▶ **Provided entries**
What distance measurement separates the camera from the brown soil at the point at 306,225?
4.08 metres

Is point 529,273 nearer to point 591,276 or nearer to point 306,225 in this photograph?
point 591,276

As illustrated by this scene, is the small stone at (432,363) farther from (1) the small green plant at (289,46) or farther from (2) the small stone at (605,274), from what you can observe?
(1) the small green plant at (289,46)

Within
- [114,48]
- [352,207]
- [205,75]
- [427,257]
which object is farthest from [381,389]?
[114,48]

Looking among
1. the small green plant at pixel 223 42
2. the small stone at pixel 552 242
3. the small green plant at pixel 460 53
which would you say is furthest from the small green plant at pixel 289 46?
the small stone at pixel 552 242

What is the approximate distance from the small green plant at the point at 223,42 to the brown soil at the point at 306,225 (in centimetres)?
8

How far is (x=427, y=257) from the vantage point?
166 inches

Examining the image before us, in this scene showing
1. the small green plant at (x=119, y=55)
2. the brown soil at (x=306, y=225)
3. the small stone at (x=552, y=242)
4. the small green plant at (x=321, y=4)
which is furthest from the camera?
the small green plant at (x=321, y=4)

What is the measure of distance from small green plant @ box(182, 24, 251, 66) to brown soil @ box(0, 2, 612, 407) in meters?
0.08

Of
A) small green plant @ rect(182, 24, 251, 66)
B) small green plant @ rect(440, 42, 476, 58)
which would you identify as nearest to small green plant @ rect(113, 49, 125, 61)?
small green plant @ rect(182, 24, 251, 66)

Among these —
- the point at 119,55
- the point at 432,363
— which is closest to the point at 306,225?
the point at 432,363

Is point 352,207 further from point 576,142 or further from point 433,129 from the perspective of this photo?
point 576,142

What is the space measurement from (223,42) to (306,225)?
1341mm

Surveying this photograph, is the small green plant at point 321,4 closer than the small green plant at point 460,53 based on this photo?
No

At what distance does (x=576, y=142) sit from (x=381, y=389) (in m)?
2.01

▶ **Problem**
Write the material out exactly, with nothing left out.

▶ **Output for this exercise**
What distance measurement separates the camera from the brown soil at the point at 306,225?
4.08 metres

Is point 529,273 nearer to point 591,276 or nearer to point 306,225 in this photograph?
point 591,276

As illustrated by this scene, is the small stone at (432,363) farther from (1) the small green plant at (289,46) or farther from (2) the small stone at (605,274), from what you can observe?
(1) the small green plant at (289,46)

Within
- [114,48]
- [352,207]
- [205,75]
- [427,257]
which object is farthest from [381,389]?
[114,48]

Looking among
1. the small green plant at pixel 223 42
2. the small stone at pixel 552 242
3. the small green plant at pixel 460 53
which would you say is furthest from the small green plant at pixel 289 46?
the small stone at pixel 552 242

What is the approximate distance from the small green plant at the point at 223,42 to the brown soil at the point at 306,225 (in centimetres)?
8

How far is (x=427, y=257) from the vantage point?
166 inches

Examining the image before us, in this scene showing
1. the small green plant at (x=119, y=55)
2. the brown soil at (x=306, y=225)
3. the small stone at (x=552, y=242)
4. the small green plant at (x=321, y=4)
which is furthest from the camera?
the small green plant at (x=321, y=4)

What is the measure of distance from small green plant @ box(182, 24, 251, 66) to brown soil @ box(0, 2, 612, 407) in meters?
0.08

Of
A) small green plant @ rect(182, 24, 251, 66)
B) small green plant @ rect(440, 42, 476, 58)
which would you identify as nearest to small green plant @ rect(113, 49, 125, 61)?
small green plant @ rect(182, 24, 251, 66)

Among these —
- the point at 119,55
- the point at 432,363
— which is closest to the point at 306,225?
the point at 432,363

Is point 352,207 further from point 576,142 or further from point 433,129 from the perspective of this photo?
point 576,142

What is the space measurement from (223,42) to (306,225)?
1341mm

Surveying this photograph, is the small green plant at point 321,4 closer than the small green plant at point 460,53 based on this photo?
No

At what distance does (x=576, y=142) sit from (x=381, y=389) (in m)?
2.01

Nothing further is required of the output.